## What is needed
Rewrite the data below, substituting "separation" for every occurrence of "distance" and leaving everything else unchanged.

**********

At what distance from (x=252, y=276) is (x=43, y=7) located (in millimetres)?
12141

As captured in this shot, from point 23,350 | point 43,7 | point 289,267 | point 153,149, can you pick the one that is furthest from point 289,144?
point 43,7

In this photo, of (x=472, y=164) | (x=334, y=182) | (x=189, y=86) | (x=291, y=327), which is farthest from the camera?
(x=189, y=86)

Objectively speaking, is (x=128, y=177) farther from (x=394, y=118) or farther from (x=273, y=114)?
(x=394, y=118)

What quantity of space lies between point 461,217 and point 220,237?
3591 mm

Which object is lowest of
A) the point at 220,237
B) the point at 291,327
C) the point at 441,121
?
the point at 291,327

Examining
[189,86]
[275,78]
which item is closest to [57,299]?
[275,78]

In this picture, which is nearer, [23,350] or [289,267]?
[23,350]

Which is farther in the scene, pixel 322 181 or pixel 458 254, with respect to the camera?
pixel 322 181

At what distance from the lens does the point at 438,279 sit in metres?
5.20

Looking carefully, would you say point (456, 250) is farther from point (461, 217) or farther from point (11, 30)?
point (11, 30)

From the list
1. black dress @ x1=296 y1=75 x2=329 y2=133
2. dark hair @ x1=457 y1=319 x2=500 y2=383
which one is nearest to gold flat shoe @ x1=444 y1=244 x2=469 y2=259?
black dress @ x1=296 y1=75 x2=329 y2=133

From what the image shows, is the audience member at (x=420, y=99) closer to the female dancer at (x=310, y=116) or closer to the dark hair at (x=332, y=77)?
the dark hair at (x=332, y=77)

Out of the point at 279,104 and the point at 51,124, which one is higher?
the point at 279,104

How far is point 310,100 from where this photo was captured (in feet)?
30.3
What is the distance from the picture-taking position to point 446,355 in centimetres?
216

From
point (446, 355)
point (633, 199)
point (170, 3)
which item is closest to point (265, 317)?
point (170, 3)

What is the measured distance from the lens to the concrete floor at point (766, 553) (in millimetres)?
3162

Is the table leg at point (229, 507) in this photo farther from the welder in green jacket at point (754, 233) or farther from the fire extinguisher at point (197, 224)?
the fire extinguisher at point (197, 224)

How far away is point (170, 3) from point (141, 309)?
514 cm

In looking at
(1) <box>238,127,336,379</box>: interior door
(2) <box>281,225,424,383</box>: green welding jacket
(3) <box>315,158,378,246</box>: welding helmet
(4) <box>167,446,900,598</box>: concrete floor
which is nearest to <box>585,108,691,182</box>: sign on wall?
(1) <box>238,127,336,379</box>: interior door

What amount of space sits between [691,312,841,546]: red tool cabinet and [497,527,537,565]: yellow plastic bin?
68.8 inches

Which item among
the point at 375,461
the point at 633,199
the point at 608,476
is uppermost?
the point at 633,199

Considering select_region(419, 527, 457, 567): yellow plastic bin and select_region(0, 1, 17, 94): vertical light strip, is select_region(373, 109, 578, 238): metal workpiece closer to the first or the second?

**********

## Response to the exercise
At what separation from (x=252, y=276) is (x=43, y=7) located (in millimetres)?
12141

As captured in this shot, from point 23,350 | point 43,7 | point 289,267 | point 153,149, can you pick the one that is furthest from point 289,144?
point 43,7

In this photo, of (x=472, y=164) | (x=334, y=182) | (x=189, y=86) | (x=291, y=327), which is farthest from the camera?
(x=189, y=86)

Objectively speaking, is (x=128, y=177) farther from (x=394, y=118) or farther from (x=273, y=114)?
(x=394, y=118)

What quantity of space lies between point 461,217 and point 220,237?
3591 mm

Which object is lowest of
A) the point at 220,237
B) the point at 291,327
C) the point at 441,121
?
the point at 291,327

Examining
[189,86]
[275,78]
which item is closest to [57,299]?
[275,78]

In this picture, which is nearer, [23,350] or [289,267]?
[23,350]

Which is farther in the scene, pixel 322 181 or pixel 458 254, with respect to the camera?
pixel 322 181

At what separation from the lens does the point at 438,279 sit in metres?
5.20

Looking carefully, would you say point (456, 250) is farther from point (461, 217) or farther from point (11, 30)?
point (11, 30)

From the list
1. black dress @ x1=296 y1=75 x2=329 y2=133
2. dark hair @ x1=457 y1=319 x2=500 y2=383
which one is nearest to gold flat shoe @ x1=444 y1=244 x2=469 y2=259?
black dress @ x1=296 y1=75 x2=329 y2=133

From what the image shows, is the audience member at (x=420, y=99) closer to the female dancer at (x=310, y=116) or closer to the dark hair at (x=332, y=77)?
the dark hair at (x=332, y=77)

Out of the point at 279,104 and the point at 51,124, which one is higher?
the point at 279,104

How far is point 310,100 from where this photo was captured (in feet)?
30.3
What is the separation from the picture-taking position to point 446,355 in centimetres?
216

From
point (446, 355)
point (633, 199)
point (170, 3)
which item is closest to point (265, 317)?
point (170, 3)

What is the measured separation from the lens to the concrete floor at point (766, 553) (in millimetres)?
3162

Is the table leg at point (229, 507) in this photo farther from the welder in green jacket at point (754, 233) or farther from the fire extinguisher at point (197, 224)?
the fire extinguisher at point (197, 224)

How far away is point (170, 3) from point (141, 309)?
514 cm

In looking at
(1) <box>238,127,336,379</box>: interior door
(2) <box>281,225,424,383</box>: green welding jacket
(3) <box>315,158,378,246</box>: welding helmet
(4) <box>167,446,900,598</box>: concrete floor
which is nearest to <box>585,108,691,182</box>: sign on wall?
(1) <box>238,127,336,379</box>: interior door

What amount of space sits between [691,312,841,546]: red tool cabinet and [497,527,537,565]: yellow plastic bin?
68.8 inches

Which item among
the point at 375,461
the point at 633,199
the point at 608,476
is uppermost?
the point at 633,199

Considering select_region(419, 527, 457, 567): yellow plastic bin and select_region(0, 1, 17, 94): vertical light strip, is select_region(373, 109, 578, 238): metal workpiece closer to the first or the second?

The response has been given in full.